Omelia (25-11-2008)
Paolo Curtaz


Il Signore Gesù ha ragione: malgrado l'immenso sforzo della gente di Gerusalemme e del grande re Erode, il tempio di Gerusalemme, ci racconta la storia, sarà raso al suolo a pochi anni dalla sua costruzione, qualche decennio dopo la morte di Gesà. La storia umana è piena di opere dell'ingegno umano, di opere d'arte, che bene manifestano lo sforzo dell'uomo intento a costruire luoghi che ci spingono all'altrove, che ci innalzano, che ci stupiscono. Ma la storia è altrettanto piena di uomini e di guerre che radono al suolo ogni cosa, ogni opera d'arte, ogni tentativo di superarsi.
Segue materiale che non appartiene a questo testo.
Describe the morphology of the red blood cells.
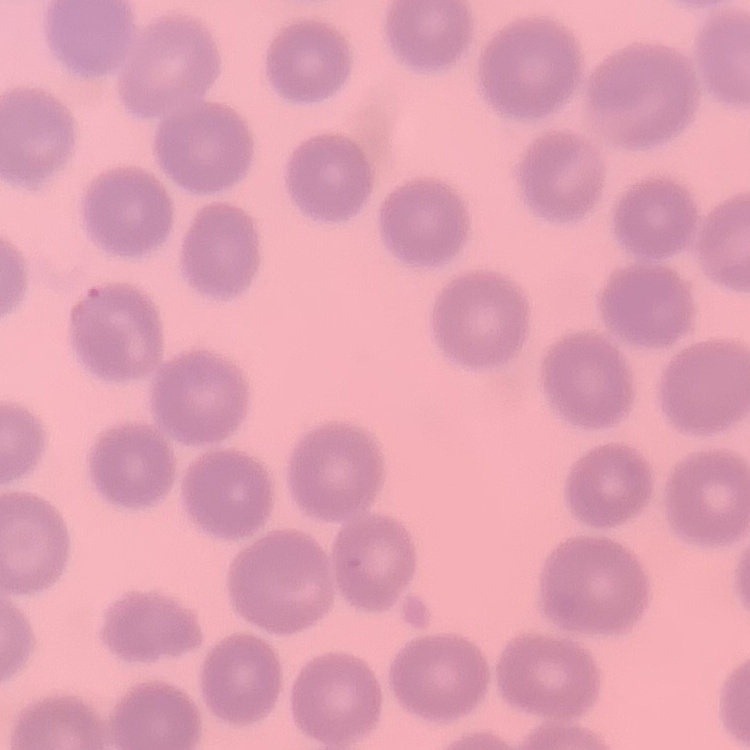
They show no rouleaux formation.

image type = one tile cut from a larger photomicrograph
stain = Field's or Giemsa
preparation = thin blood smear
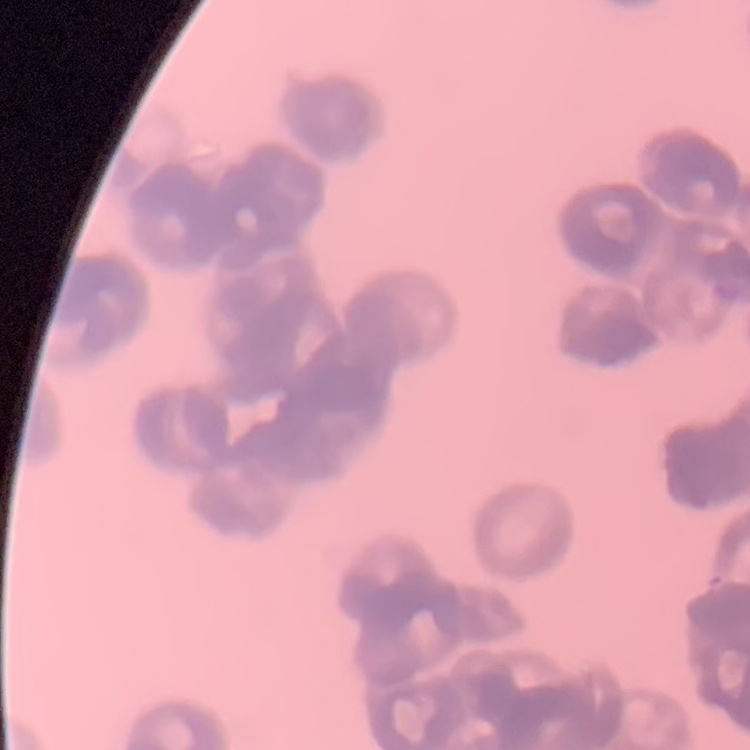
The red blood cells show rouleaux formation. Field's or Giemsa stain. Square crop of a larger photomicrograph. Thin blood smear.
Locate and identify every blood parasite.
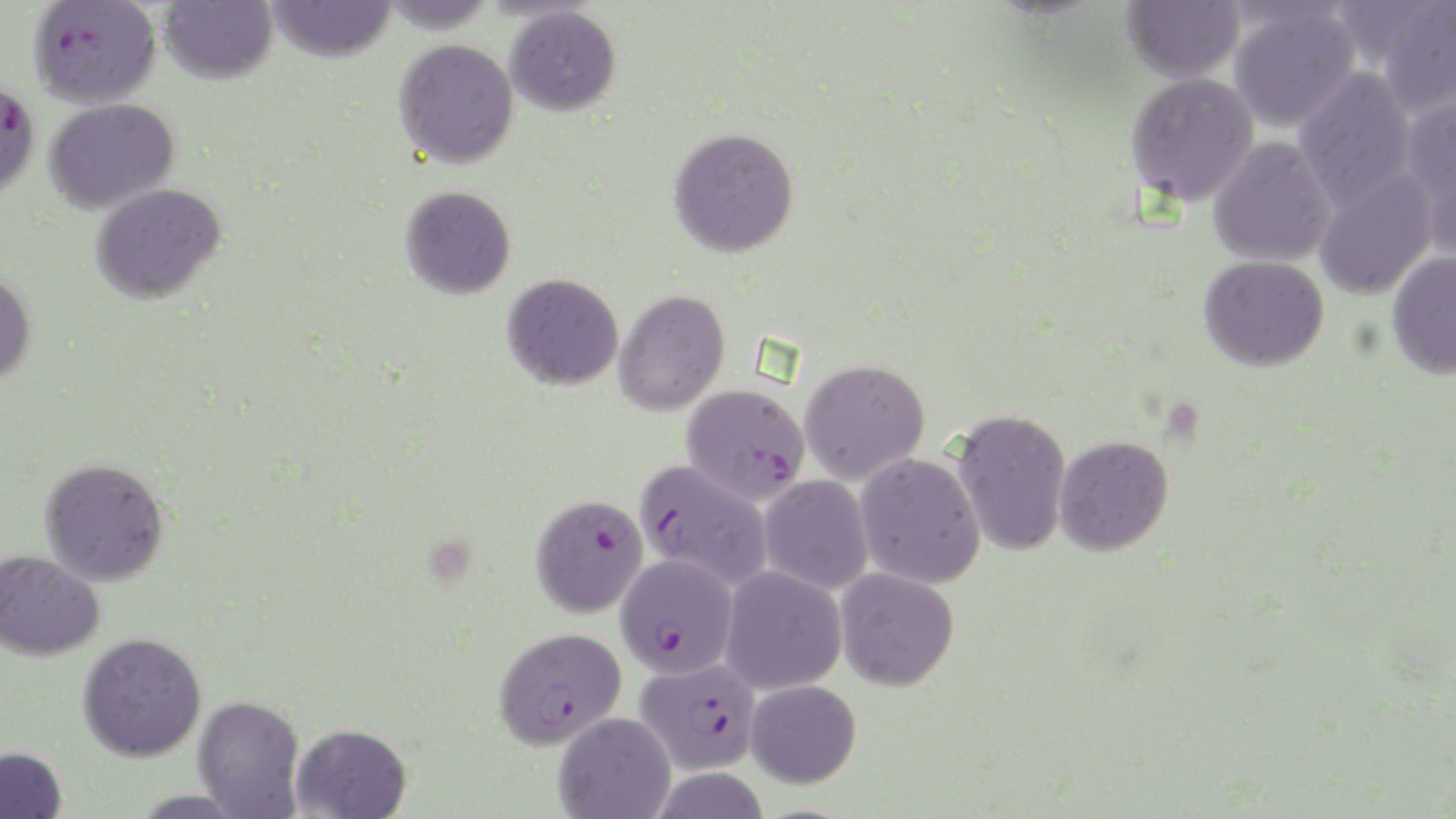
Approximate bounding boxes as named x1/y1/x2/y2 corners in pixels.
Plasmodium falciparum-infected red blood cells: (x1=28, y1=0, x2=161, y2=108), (x1=0, y1=77, x2=41, y2=205), (x1=682, y1=384, x2=810, y2=504), (x1=633, y1=459, x2=772, y2=591), (x1=530, y1=494, x2=647, y2=617), (x1=615, y1=553, x2=738, y2=678), (x1=493, y1=626, x2=627, y2=749), (x1=635, y1=657, x2=762, y2=775).
No Plasmodium ovale, Plasmodium malariae, Plasmodium vivax, Babesia divergens, or Trypanosoma brucei observed.

Uninfected red blood cell locations: (x1=159, y1=0, x2=277, y2=84), (x1=264, y1=0, x2=398, y2=62), (x1=1121, y1=0, x2=1245, y2=83), (x1=1376, y1=0, x2=1456, y2=119), (x1=504, y1=5, x2=621, y2=116), (x1=1229, y1=5, x2=1360, y2=132), (x1=392, y1=38, x2=519, y2=169), (x1=1293, y1=67, x2=1417, y2=210), (x1=1125, y1=72, x2=1259, y2=207), (x1=1401, y1=90, x2=1456, y2=247), (x1=44, y1=98, x2=180, y2=214), (x1=668, y1=126, x2=799, y2=257), (x1=1208, y1=137, x2=1336, y2=267), (x1=1312, y1=168, x2=1438, y2=300), (x1=90, y1=182, x2=226, y2=304), (x1=400, y1=185, x2=516, y2=299), (x1=1385, y1=250, x2=1456, y2=379), (x1=1198, y1=255, x2=1329, y2=372), (x1=0, y1=266, x2=36, y2=386), (x1=502, y1=273, x2=623, y2=390), (x1=613, y1=289, x2=729, y2=416), (x1=799, y1=358, x2=930, y2=485), (x1=950, y1=409, x2=1072, y2=557), (x1=1053, y1=435, x2=1173, y2=556), (x1=854, y1=453, x2=986, y2=589), (x1=40, y1=457, x2=170, y2=586), (x1=758, y1=475, x2=874, y2=595), (x1=0, y1=550, x2=105, y2=661), (x1=719, y1=566, x2=847, y2=695), (x1=834, y1=568, x2=959, y2=691), (x1=77, y1=632, x2=207, y2=762), (x1=745, y1=679, x2=861, y2=788), (x1=193, y1=695, x2=305, y2=818), (x1=552, y1=712, x2=676, y2=819), (x1=291, y1=723, x2=412, y2=818), (x1=0, y1=746, x2=68, y2=819). Platelet locations: (x1=1165, y1=402, x2=1207, y2=445), (x1=424, y1=541, x2=478, y2=585). Slide-level diagnosis: Plasmodium falciparum. Thin blood smear. Image is 1456×819 pixels. One field of a larger specimen. May-Grünwald-Giemsa-stained preparation. Light microscopy. Captured at 1000x magnification.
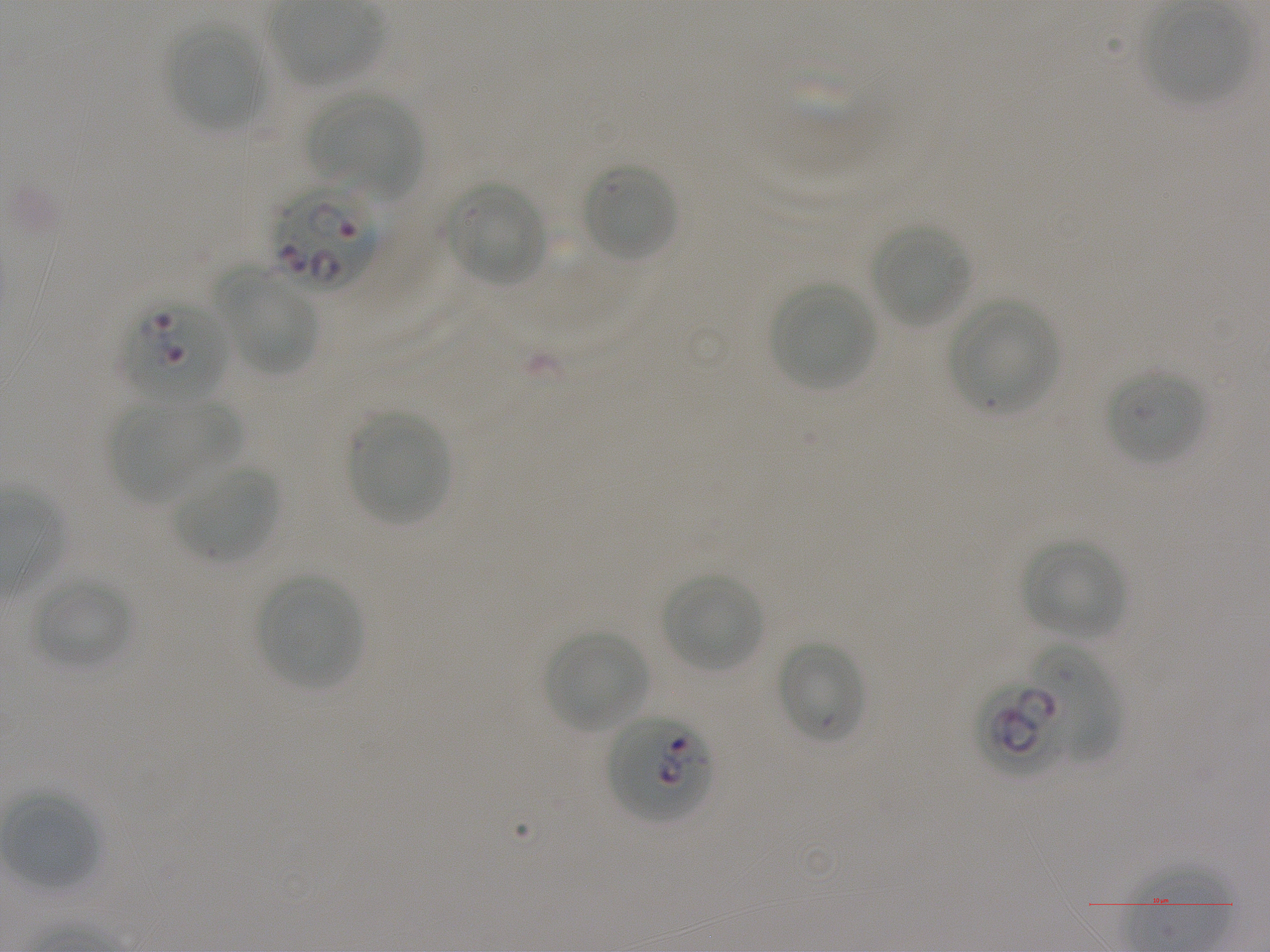

Approximate bounding rectangles given as corner coordinates in pixels from the top-left. Not every red blood cell is marked.
Summary:
  - Locations of uninfected red blood cells: (x1=1144, y1=6, x2=1252, y2=105), (x1=167, y1=25, x2=265, y2=129), (x1=313, y1=90, x2=420, y2=196), (x1=582, y1=162, x2=678, y2=263), (x1=446, y1=181, x2=549, y2=287), (x1=870, y1=223, x2=972, y2=326), (x1=230, y1=277, x2=318, y2=377), (x1=771, y1=283, x2=875, y2=389), (x1=949, y1=298, x2=1060, y2=412), (x1=1107, y1=368, x2=1206, y2=466), (x1=182, y1=402, x2=246, y2=468), (x1=109, y1=404, x2=198, y2=505), (x1=347, y1=411, x2=451, y2=525), (x1=175, y1=463, x2=279, y2=562), (x1=1023, y1=538, x2=1126, y2=638), (x1=662, y1=572, x2=764, y2=673), (x1=256, y1=574, x2=363, y2=689), (x1=30, y1=575, x2=133, y2=669), (x1=545, y1=630, x2=649, y2=732), (x1=776, y1=639, x2=865, y2=743), (x1=2, y1=792, x2=100, y2=890)
  - Locations of red blood cells of indeterminate infection status: (x1=1026, y1=642, x2=1120, y2=764)
  - Locations of infected red blood cells: (x1=269, y1=183, x2=381, y2=288), (x1=124, y1=299, x2=228, y2=404), (x1=972, y1=681, x2=1076, y2=774), (x1=606, y1=714, x2=714, y2=824)
  - Donor blood group: A+
  - Stain: Giemsa
  - Image size: 1270×952 pixels
  - Culture: static in-vitro P. falciparum strain NF54
  - Field of view: one from this slide
  - Preparation: thin blood film
  - Objective: 100x, oil immersion, numerical aperture 1.25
Locate every blood parasite and identify its species.
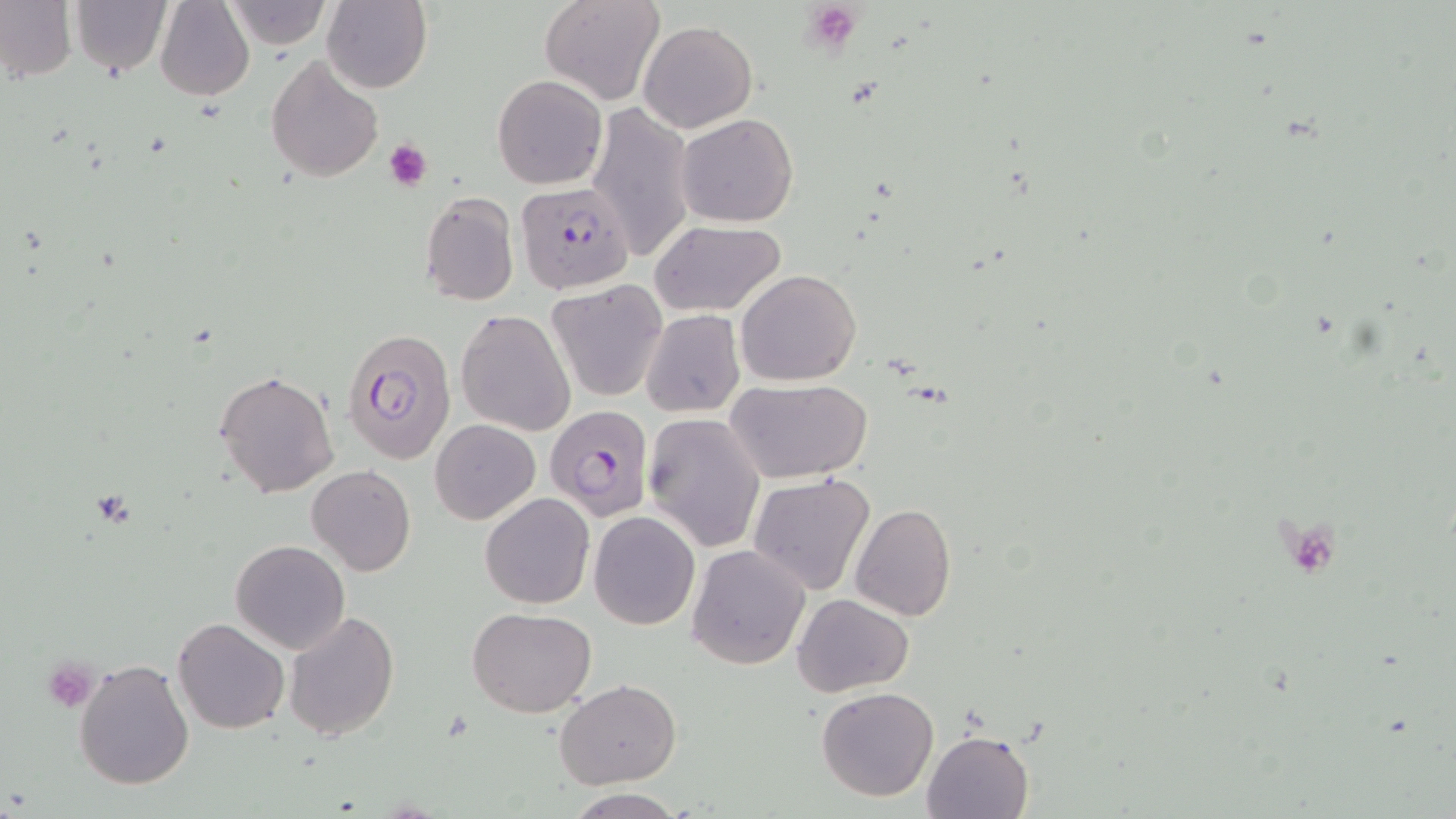

Approximate bounding boxes as named x1/y1/x2/y2 corners in pixels.
Plasmodium falciparum-infected red blood cells: (x1=513, y1=182, x2=635, y2=296), (x1=343, y1=326, x2=457, y2=465), (x1=544, y1=402, x2=653, y2=520).
No Plasmodium ovale, Plasmodium malariae, Plasmodium vivax, Babesia divergens, or Trypanosoma brucei observed.

Platelet locations: (x1=800, y1=1, x2=865, y2=55), (x1=383, y1=138, x2=434, y2=190), (x1=42, y1=658, x2=99, y2=712). Uninfected red blood cell locations: (x1=0, y1=0, x2=77, y2=83), (x1=68, y1=0, x2=172, y2=76), (x1=154, y1=0, x2=254, y2=101), (x1=321, y1=0, x2=432, y2=95), (x1=539, y1=0, x2=666, y2=106), (x1=224, y1=1, x2=331, y2=50), (x1=639, y1=19, x2=757, y2=132), (x1=266, y1=53, x2=384, y2=183), (x1=493, y1=75, x2=607, y2=190), (x1=587, y1=104, x2=696, y2=263), (x1=676, y1=113, x2=798, y2=225), (x1=419, y1=192, x2=519, y2=308), (x1=649, y1=220, x2=786, y2=317), (x1=735, y1=270, x2=860, y2=386), (x1=546, y1=281, x2=668, y2=401), (x1=456, y1=309, x2=577, y2=436), (x1=642, y1=309, x2=745, y2=418), (x1=214, y1=369, x2=340, y2=500), (x1=725, y1=378, x2=873, y2=483), (x1=642, y1=412, x2=765, y2=553), (x1=430, y1=419, x2=540, y2=523), (x1=306, y1=465, x2=416, y2=576), (x1=748, y1=472, x2=875, y2=595), (x1=480, y1=493, x2=595, y2=609), (x1=850, y1=503, x2=957, y2=621), (x1=589, y1=511, x2=700, y2=629), (x1=230, y1=539, x2=351, y2=654), (x1=687, y1=544, x2=810, y2=670), (x1=793, y1=593, x2=914, y2=698), (x1=468, y1=606, x2=596, y2=717), (x1=282, y1=608, x2=399, y2=741), (x1=172, y1=616, x2=289, y2=734), (x1=74, y1=658, x2=195, y2=790), (x1=555, y1=680, x2=680, y2=788), (x1=816, y1=686, x2=939, y2=802), (x1=922, y1=730, x2=1034, y2=819), (x1=564, y1=790, x2=688, y2=819). Slide-level diagnosis: Plasmodium falciparum. Thin blood film. May-Grünwald-Giemsa stain. Image is 1456×819 pixels. Captured at 1000x magnification. Light microscopy. Single field of view.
Gesù è severo nel giudicare questo atteggiamento, nel condannare la violenza e ci invita a non lasciarci spaventare. Le guerre e le violenze non sono il segno della sconfitta di Dio, né della sua punizione, non sono catastrofici segnali di una imminente fine, ma - per il credente - sono l'invito alla conversione, ad andare all'essenziale, a non lasciarsi turbare. E Gesù, con preveggenza, ci ammonisce e ci invita a non lasciarci influenzare dagli improbabili guru del tempo contemporaneo, dalle cartomanti agli invasati spirituali. No, amici, il vangelo ci basti nell'attesa del ritorno del Signore, il vangelo ci basti per costruire il Regno là dove l'umanità langue, per diventare noi, col nostro agire, testimoni della speranza cristiana.